Ceux qui avaient déjà été emportés par sa « vague », au CRAC de Sète en 2017 (artdeville n°54), reconnaîtront immédiatement les briques de verre qu’utilise l’artiste une nouvelle fois pour ériger cette œuvre monumentale. Présentée depuis le 11 juillet dernier au musée Ingres Bourdelle de Montauban, Sur les ruines du Prince noir, titre de l’exposition, dialogue avec l’histoire des lieux par une installation aussi spectaculaire qu’étonnante. Aux briques des murs bien solidement arcboutées sur leurs fondations multiséculaires, répondent celles fragiles d’un improbable empilement éphémère créé par l’artiste. Telles les silhouettes de trois sombres ectoplasmes s’élançant hors de leur tombeau, ces briques forment une architecture massive qui défie les lois de la gravité et rend perplexe le regard des visiteurs. Âmes possibles des nombreuses vies sacrifiées par le sanguinaire passé du château médiéval dont le sous-sol, la salle dite du Prince noir, est l’unique vestige ? Jean-Michel Othoniel nourrit quoi qu’il en soit l’espoir que son geste réenchante le monde. Au cœur des milliers de facettes et éclats irisés qui reflètent la lumière des fenêtres de cette ancienne salle d’escrime, trône un bloc de cristal rouge rubis à la manière d’une relique. Une braise prête à enflammer de nouvelles passions, sans nul doute ; l’artiste formant le vœu, en ces temps belliqueux, qu’elles seront pacifiques cette fois-ci.

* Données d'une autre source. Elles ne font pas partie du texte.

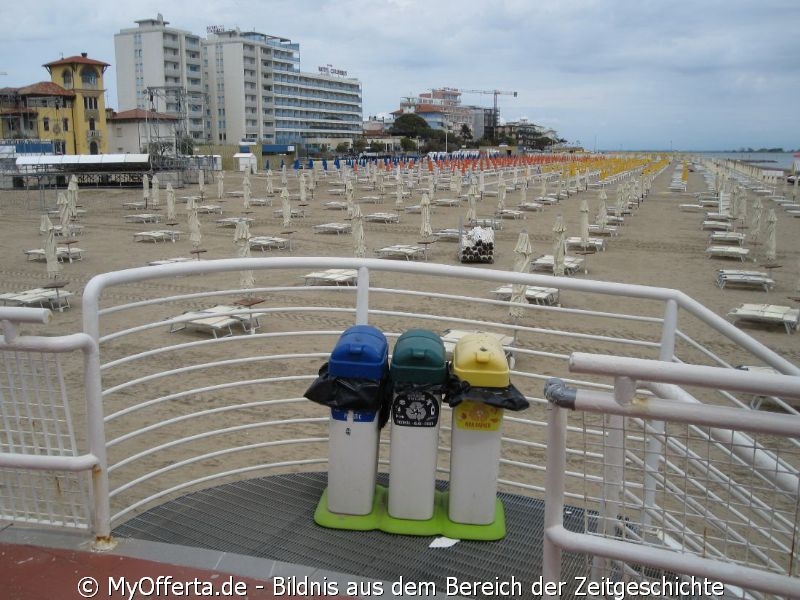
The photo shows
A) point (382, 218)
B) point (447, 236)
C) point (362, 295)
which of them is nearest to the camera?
point (362, 295)

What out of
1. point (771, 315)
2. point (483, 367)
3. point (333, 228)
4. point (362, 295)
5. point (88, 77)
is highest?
point (88, 77)

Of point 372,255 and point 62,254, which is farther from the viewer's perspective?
point 372,255

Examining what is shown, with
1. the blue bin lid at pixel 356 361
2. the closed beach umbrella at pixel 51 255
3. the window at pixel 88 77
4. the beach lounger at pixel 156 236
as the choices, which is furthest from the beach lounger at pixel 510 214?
the window at pixel 88 77

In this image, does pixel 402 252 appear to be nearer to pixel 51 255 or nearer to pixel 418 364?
pixel 51 255

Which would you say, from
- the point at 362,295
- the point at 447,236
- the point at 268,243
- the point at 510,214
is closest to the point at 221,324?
the point at 362,295

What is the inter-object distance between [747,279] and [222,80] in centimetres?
7129

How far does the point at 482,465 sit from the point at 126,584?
1262 millimetres

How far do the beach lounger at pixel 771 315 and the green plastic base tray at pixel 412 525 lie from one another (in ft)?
29.4

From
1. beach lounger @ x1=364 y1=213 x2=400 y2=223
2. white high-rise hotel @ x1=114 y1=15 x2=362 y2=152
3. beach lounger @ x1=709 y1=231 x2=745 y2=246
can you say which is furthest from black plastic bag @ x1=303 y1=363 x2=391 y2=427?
white high-rise hotel @ x1=114 y1=15 x2=362 y2=152

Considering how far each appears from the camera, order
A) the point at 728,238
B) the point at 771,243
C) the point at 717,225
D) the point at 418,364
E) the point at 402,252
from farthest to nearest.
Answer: the point at 717,225 → the point at 728,238 → the point at 771,243 → the point at 402,252 → the point at 418,364

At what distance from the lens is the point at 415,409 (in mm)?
2631

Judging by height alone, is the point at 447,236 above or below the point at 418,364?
below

Pour accompagner cette œuvre magistrale, Jean-Michel Othoniel a eu l’idée de sortir de ses archives des dessins de jeunesse qui montrent que son intérêt pour Ingres ne date pas d’hier. Ils réinterprètent la Grande Odalisque d’Ingres en des compostions à partir de reproduction du tableau célèbre. Othoniel en masque certaines parties révélant ainsi toute la sensualité pour laquelle le peintre est connu.

Musée Ingres Bourdelle
Montauban – Jusqu’au 5 janvier 2025.